**INPUT DATA**

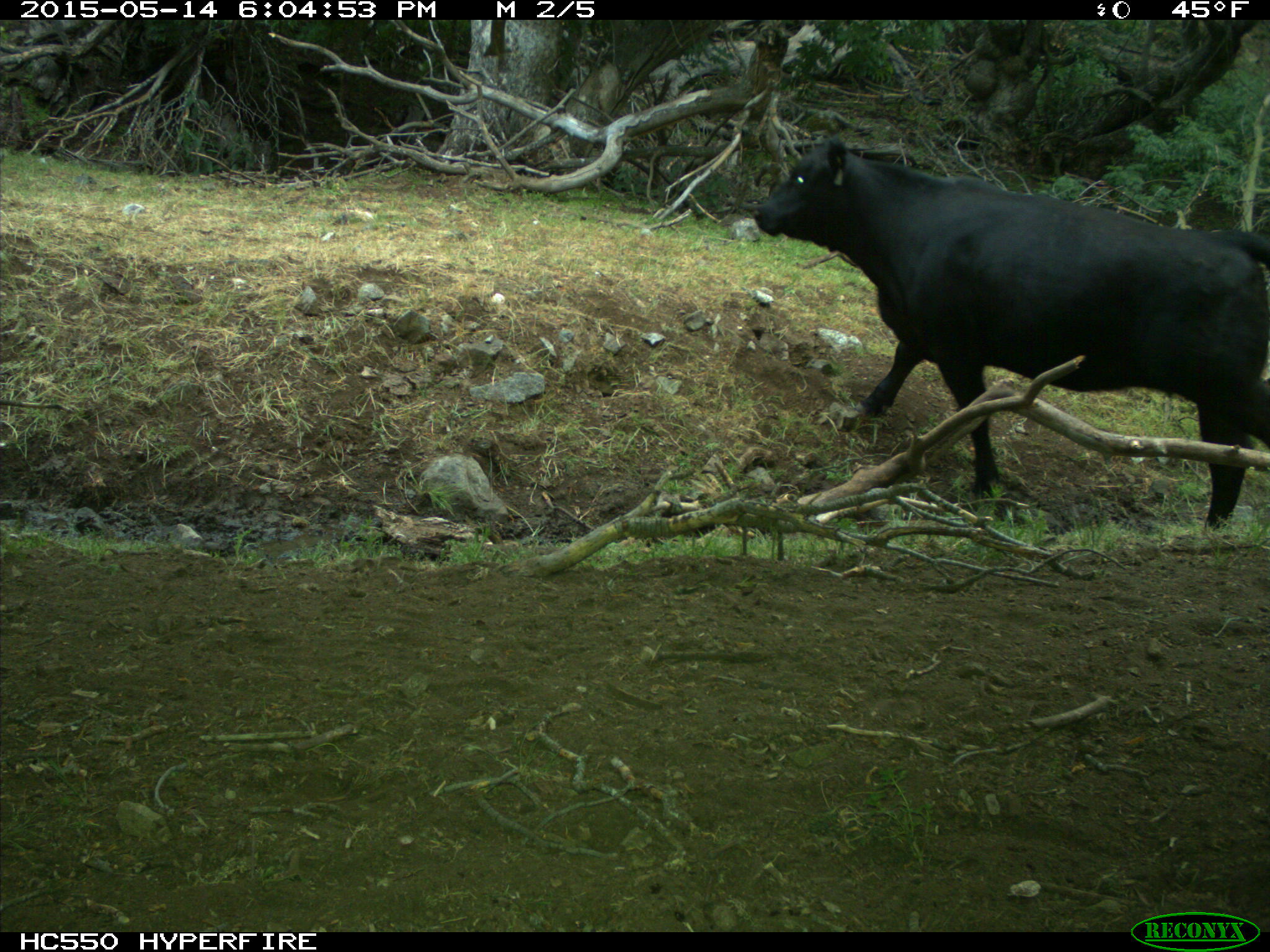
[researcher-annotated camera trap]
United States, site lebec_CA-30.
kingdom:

**TASK ITEM**
Please set down every line of the data above precisely, dropping the images.

**ANSWER SPACE**
[researcher-annotated camera trap]
United States, site lebec_CA-30.
kingdom:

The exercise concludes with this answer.